Erato’s release of this 2013 PRODUCTION of Offenbach’s "Les contes d’Hoffmann" from the Gran Teatre del Liceu in Laurent Pelly’s staging is something of a landmark. It is the first commercial video release to be based on the now extensively revised Michael Kaye edition since 1993, when the Opéra de Lyon’s adaptation (“…Des contes d’Hoffmann”) was issued on VHS and laser disc (now out of print, though used copies are available). However, the Lyon version from the early 90’s was clearly not representative of the edition, because most of the rediscovered music that makes this edition so important was cut, various numbers were moved around by the stage director and his controversial dramaturg, and a great deal of license was taken with the text.
While there are still several textual problems and some disappointing omissions in the performing version devised by Pelly and his equally faulty dramaturg, most people who watch the video of this production will be hearing a lot of authentic music that Offenbach composed for this opera, which may be unfamiliar to them. That, in turn, provides a much better sense of what Offenbach and his librettist, Jules Barbier, achieved. All in all, this video documents a fine performance.
Some of unfamiliar passages are rarities or first recordings, consisting of several early versions of arias rejected by Offenbach and later replaced by the more familiar definitive versions. It is a great treat hearing them so well sung here, notably: the first version of a radiantly beautiful romance ("‘ rÍve de joie") and a comic aria ("Voyez-la sous son evantail") for Nicklausse in the Olympia act, both masterfully sung by mezzo-soprano Michèle Losier. Later in the opera, instead of performing Offenbach’s definitive “Tourne, tourne miroir” or the apocryphal “Scintille diamant”, Pelly chose to have Dapertutto sing Offenbach’s very first version of that aria ("Répands tes feux dans l’air") to attract Giulietta, deftly sung by Laurent Naouri.

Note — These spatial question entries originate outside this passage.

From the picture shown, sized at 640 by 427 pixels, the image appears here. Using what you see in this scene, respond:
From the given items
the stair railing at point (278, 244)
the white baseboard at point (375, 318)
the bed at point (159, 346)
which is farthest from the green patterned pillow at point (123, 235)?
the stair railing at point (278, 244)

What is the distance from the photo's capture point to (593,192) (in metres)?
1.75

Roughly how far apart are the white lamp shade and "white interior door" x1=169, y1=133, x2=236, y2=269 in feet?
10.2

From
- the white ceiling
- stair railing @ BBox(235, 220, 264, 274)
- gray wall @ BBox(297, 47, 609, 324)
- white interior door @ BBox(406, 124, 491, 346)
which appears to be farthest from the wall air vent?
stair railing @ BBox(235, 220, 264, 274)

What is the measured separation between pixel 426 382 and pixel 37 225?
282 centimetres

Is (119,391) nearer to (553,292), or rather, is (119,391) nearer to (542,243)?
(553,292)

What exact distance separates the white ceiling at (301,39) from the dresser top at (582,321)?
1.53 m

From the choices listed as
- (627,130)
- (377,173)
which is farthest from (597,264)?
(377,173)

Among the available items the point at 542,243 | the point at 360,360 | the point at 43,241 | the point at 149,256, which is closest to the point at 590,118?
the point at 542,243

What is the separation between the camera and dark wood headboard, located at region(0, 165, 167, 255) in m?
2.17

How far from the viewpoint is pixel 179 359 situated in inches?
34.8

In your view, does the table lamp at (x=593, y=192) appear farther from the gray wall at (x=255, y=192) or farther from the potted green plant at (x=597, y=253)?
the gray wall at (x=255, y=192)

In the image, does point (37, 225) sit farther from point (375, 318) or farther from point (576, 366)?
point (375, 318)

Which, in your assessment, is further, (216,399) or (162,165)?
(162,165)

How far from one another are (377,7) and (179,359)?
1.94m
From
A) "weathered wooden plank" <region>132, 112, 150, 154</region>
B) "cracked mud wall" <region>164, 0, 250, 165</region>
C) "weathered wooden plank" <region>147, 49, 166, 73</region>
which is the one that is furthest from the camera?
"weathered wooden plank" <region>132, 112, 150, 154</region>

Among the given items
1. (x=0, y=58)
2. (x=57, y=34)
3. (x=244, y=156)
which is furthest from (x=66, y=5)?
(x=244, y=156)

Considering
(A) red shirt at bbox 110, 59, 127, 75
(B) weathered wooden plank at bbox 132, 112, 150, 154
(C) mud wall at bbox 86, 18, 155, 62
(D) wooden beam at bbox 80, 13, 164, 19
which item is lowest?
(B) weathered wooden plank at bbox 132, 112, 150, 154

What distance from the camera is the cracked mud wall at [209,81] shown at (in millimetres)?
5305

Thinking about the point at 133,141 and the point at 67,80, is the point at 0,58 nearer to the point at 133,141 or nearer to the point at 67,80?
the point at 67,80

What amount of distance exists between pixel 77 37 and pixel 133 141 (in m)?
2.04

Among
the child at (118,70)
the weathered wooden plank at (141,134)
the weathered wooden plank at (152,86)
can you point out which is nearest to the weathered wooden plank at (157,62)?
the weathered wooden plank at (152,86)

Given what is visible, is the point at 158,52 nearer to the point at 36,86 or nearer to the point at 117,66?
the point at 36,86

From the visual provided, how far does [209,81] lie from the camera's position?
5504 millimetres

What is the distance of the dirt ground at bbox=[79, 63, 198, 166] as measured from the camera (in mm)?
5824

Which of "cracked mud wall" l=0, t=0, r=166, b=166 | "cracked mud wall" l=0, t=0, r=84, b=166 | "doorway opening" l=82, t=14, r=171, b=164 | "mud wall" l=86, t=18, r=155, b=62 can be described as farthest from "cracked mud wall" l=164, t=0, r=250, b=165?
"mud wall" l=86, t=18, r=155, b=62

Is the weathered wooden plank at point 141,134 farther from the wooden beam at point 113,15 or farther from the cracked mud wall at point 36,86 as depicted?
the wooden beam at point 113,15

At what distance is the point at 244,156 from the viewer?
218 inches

Most importantly, viewers of this DVD will be able to see the Giulietta act, albeit incomplete here, in a version that somewhat follows the original scenario penned by Offenbach and Barbier. One wonders why they didn’t just perform all of it and why they omitted Giulietta’s great coloratura seduction aria (“L’amour, lui dit la belle, vos yeux était fermées”). Dramaturg Agathe Mélinand’s pompous claim to having re-written the Giulietta Act for this production is very bogus. All she did was re-phrase some of the spoken dialogue and make very nasty unwelcome cuts!
Having said that, a major reason for owning this DVD is that it includes most of Offenbach’s original final scene of the Giulietta act, which is altogether different from the rather feeble, anti-climactic traditional version of the opera. But again, Pelly’s deconstruction is problematic, inexplicably changing Barbier’s lyrics and altering the denouement (all stemming from the first time he did this production in Lausanne). Nevertheless, most of the music is there and the dramatic punch it provides is as visceral as it was when Offenbach penned it shortly before he died. It is dark, disturbing, and brilliant ,and deserves to be heard—preferably, in a less adulterated form. Uncut, the final scene is only slightly more than 6 minutes. Why couldn’t they have respected what we now know Offenbach actually wrote and do all of it?

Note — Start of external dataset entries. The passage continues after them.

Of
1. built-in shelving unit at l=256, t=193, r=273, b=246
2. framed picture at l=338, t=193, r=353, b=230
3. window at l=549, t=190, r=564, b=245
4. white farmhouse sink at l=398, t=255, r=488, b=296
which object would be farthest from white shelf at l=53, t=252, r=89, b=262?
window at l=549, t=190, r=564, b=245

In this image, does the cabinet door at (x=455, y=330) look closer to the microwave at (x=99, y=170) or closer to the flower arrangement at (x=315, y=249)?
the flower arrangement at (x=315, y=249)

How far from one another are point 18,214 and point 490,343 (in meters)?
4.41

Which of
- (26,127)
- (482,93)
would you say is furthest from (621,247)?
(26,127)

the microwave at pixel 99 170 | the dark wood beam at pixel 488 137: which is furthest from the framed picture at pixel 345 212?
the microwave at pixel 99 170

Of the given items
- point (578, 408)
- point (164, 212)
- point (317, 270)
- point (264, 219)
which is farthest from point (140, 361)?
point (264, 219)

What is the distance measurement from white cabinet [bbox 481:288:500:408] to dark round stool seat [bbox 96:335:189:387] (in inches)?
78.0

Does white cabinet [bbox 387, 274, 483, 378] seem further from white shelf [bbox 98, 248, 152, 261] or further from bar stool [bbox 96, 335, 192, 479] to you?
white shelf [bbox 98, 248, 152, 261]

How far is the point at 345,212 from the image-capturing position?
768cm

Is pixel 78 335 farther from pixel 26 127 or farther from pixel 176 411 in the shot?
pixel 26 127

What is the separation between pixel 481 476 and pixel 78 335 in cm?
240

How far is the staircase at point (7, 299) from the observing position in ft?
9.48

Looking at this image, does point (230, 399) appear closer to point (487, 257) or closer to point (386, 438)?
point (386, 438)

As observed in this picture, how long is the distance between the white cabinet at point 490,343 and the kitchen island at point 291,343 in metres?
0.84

Despite these problems, Pelly’s directing is precise and vibrant, bringing with it some extremely original good ideas deserving of praise and admiration. Opting for a rather minimalist approach, Pelly manages to accomplish, through light and shadow (how appropriate for the Giulietta act!) something akin to German expressionist cinema. The feeling is real and appropriate for a work that is just beginning to be taken seriously as a much more coherent and meaningful "Tales of Hoffmann" than the opera our parents or grandparents would have known.
Michael Spyres’ Hoffmann is just what that character needs to be: vulnerable, desperate, and sympathetic. Michèle Losier turns the dual role of La Muse and Nicklausse into a tour-de-force, so necessary now that we understand the importance of these characters as Offenbach conceived them. Kathleen Kim has all the coloratura technique to bring off Olympia (and a flying Olympia at that), but Tatiana Pavlovskaya’s voice is far too dark for Giulietta. Often erroneously cast as a mezzo-soprano, Offenbach’s original score calls for a Giulietta who is also a coloratura soprano (not surprising, considering that all four of the heroine roles were intended to be sung by the same artist, the versatile Adèle Isaac).
The star of the show is, of course, Natalie Dessay who doesn’t disappoint. Cast as Antonia rather than her usual Olympia (and much anticipated Giulietta), one can get a sense of what it would have been like had Dessay been able to sing all of the heroines. She could have done it handily ten years ago, but, alas, it is now too late. Her husband, Laurent Naouri, is magnificently devilish as the four villains and seems to relish these roles. It’s really music he was born to sing, and, in my opinion, he does so to perfection.
In and of itself, this is a brilliant performance of the opera and can be highly recommended on its own merits. So if you love this opera, do yourself a favor and buy this set; despite its flaws, it is well worth having.